Doch Steinmeiers frommer Wunsch lässt sich nur in westlichen Sprachen nachlesen, nicht aber in der Sprache des Landes, das sich nach Ansicht des Außenministers öffnen wird. Auf dem Bildschirm erscheint die Fehlanzeige: "The page cannot be displayed."

Zensierte Website

Die chinesische Website der Deutschen Welle ist zensiert. Selbst innerhalb des olympischen Dorfes hält sich Peking nicht an sein Versprechen, für Informationsfreiheit bei den Spielen zu sorgen. In den Online-Cafés im Dorf der 16.000 Athleten ist das Internet zwar schneller als woanders, freier ist es aber nicht. Den Olympiateilnehmern stellte Lenovo am Montag sieben Internet-Lounges in Peking, Qingdao und Hongkong mit 234 PC-Plätzen umsonst zur Verfügung, "das größte Internet-Angebot, die es jemals bei Olympischen Spielen gab".
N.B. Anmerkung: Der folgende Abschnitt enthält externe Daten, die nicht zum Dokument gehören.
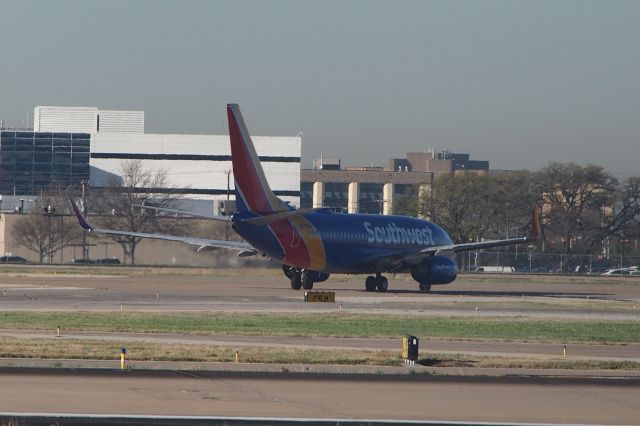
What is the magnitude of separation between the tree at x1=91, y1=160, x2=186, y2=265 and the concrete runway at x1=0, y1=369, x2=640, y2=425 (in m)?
58.2

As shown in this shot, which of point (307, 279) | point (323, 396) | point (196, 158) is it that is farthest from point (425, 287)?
point (196, 158)


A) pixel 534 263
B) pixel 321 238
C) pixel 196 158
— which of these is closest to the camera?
pixel 321 238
Es bleibt aber auch das "zensierteste Angebot aller Olympischen Spiele". Alles, was bisher in China blockiert war, darf auch im olympischen Dorf nicht gelesen werden - von Dissidentenportalen, kritischen chinesischsprachigen Webseiten und Internetauftritten bis zu Zeitungen wie Hongkongs Apple oder der vatikannahen Nachrichtenseite "Asianews.it" .

Die meisten Sportler, die E-mailen, surfen oder ihre Infos abrufen wollen, sind davon nicht direkt betroffen. Der olympischen Idee aber schadet Peking. Auf die Frage von Hongkonger Journalisten, warum kein freier Internetzugang möglich ist, wich Olympiasprecher Sun Weijia aus. Das Organisationskomitee Bocog habe alle technischen Internetprobleme gelöst. Auch Lenovo sagt, dass es nicht an seinen Computern liegt. Chinas Propagandabehörden hüllen sich in Schweigen. Angeblich haben sie dem IOC versprochen, alle Internetbeschränkungen während der Spiele aufzuheben. Während: Das bedeutet vom 8. bis zum 24. August.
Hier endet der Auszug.